The Yankees, conversely never won a World Series before 1918 and
since that year have won 26.

Aside from producing a perennial bridesmaid, the past 75 years
have also produced three generations of the most loyal, yet
dejected fans, sports have ever seen. When a native Bostonian is
asked where his allegiances lie, the reply is usually “I’m a
dejected Red Sox fan.” The only thing that changes in responses is
the pitch of each person’s voice; as the season wears on, the voice
becomes lower and softer due to the forewarning of the inevitable
October collapse of the boys from South Boston. Heck, Boston fans
wear the words “disconsolate Red Sox fan” as a badge of honor, and
with good reason.

Who can forget the slow roller that bounced between first
baseman Bill Buckner’s legs in the bottom of the 10th inning of
game seven of the ’86 World Series?
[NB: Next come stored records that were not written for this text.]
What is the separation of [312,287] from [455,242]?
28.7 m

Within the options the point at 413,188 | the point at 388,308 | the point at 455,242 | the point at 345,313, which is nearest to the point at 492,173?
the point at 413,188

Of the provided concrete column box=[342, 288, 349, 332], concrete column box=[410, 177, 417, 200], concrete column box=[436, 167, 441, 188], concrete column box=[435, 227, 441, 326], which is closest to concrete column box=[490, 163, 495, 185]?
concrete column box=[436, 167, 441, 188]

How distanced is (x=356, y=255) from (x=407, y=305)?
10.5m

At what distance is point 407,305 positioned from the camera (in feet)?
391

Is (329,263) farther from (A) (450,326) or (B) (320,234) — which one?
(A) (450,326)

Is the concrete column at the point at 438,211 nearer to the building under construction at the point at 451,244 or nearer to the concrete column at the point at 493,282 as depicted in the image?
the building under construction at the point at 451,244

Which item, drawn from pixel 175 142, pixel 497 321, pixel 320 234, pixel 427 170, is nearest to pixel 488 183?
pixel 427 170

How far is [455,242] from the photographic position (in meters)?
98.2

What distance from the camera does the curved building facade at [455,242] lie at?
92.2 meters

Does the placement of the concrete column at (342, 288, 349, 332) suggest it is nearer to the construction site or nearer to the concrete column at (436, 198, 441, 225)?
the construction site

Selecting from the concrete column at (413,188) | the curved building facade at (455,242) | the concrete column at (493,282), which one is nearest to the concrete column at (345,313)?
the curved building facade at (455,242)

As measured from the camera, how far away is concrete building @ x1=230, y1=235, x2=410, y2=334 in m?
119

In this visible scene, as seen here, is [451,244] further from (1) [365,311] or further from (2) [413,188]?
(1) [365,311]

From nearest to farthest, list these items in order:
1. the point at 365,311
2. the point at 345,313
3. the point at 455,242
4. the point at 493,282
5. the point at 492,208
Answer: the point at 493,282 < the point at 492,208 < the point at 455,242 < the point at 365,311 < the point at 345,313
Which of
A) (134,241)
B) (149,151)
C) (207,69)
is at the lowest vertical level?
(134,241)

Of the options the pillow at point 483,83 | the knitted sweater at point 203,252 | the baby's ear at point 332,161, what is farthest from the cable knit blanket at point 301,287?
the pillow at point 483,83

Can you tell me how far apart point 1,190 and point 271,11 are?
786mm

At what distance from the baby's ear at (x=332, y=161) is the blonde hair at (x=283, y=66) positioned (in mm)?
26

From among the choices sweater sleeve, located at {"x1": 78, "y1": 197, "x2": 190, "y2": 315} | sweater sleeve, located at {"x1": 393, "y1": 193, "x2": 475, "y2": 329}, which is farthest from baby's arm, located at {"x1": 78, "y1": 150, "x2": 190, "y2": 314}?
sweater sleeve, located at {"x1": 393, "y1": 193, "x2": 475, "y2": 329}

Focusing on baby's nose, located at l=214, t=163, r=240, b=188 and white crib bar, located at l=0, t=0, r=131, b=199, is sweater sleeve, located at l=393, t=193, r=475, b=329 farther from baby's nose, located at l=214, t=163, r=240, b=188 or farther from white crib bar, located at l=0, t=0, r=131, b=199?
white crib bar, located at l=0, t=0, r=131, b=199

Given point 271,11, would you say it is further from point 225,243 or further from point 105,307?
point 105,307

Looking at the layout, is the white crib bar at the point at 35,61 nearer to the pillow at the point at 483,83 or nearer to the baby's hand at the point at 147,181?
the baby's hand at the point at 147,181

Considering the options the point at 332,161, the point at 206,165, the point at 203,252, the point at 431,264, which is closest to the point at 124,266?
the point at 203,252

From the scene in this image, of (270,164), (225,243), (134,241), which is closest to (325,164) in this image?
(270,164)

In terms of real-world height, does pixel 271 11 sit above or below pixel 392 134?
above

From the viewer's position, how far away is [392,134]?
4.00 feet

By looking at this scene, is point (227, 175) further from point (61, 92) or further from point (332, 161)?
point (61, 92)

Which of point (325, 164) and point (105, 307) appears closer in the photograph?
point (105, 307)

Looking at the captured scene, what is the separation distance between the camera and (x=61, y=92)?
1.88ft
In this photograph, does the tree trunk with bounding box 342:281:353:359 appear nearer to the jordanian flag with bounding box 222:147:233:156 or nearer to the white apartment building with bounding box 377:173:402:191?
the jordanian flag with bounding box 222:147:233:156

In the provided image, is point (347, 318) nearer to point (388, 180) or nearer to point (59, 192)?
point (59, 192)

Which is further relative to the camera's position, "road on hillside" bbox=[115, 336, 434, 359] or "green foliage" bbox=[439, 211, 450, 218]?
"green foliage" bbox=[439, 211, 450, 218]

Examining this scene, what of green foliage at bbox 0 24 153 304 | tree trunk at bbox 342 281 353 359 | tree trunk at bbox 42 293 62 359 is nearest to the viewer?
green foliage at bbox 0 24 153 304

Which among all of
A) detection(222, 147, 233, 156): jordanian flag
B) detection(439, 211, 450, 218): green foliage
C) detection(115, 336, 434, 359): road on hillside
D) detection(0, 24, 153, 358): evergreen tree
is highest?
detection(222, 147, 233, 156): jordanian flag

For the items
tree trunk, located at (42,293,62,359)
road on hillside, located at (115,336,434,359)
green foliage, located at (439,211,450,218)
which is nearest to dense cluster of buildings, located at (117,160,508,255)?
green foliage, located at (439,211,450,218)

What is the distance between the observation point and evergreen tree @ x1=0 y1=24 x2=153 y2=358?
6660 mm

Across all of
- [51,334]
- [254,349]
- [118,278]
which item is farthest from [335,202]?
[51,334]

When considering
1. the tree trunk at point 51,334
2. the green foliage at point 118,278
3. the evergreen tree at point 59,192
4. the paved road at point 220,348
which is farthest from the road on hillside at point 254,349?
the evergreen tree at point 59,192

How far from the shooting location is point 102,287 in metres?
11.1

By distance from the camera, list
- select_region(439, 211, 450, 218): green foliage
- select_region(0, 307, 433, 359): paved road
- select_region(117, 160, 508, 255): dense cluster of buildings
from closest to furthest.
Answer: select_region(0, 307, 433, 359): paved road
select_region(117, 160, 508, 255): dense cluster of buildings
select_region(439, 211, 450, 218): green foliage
If Buckner fields the ball
cleanly, he does a slow trot back to first, steps on the bag and
ends an almost 80-year curse. But instead, the tying and winning
runs scored and the curse lived on.

But maybe it was supposed to be that way. Maybe it was just
divine intervention. I mean the Northeast was originally settled by
Puritans who believed that only through pain and anguish would they
truly be living for and with God. Maybe this is the way it needs to
be.

One downside to the possibility of the curse of the Bambino
being lifted is that the very second the Bo Sox win a title, the
New England death rate will increase exponentially due to the large
masses of people who have asked God repeatedly over the last
century to let them live just until the Sox win a World Series. Be
careful what you wish for.

The only certainty in this dreaded tale of misfortune and
torment is that, because October is now here it is a relative
certainty that they will live to grieve another year, along with
thousands of other people who are connected only through their
barely distinguishable accents, tears upon tears of sorrow and the
hope of one more chance to reverse the curse.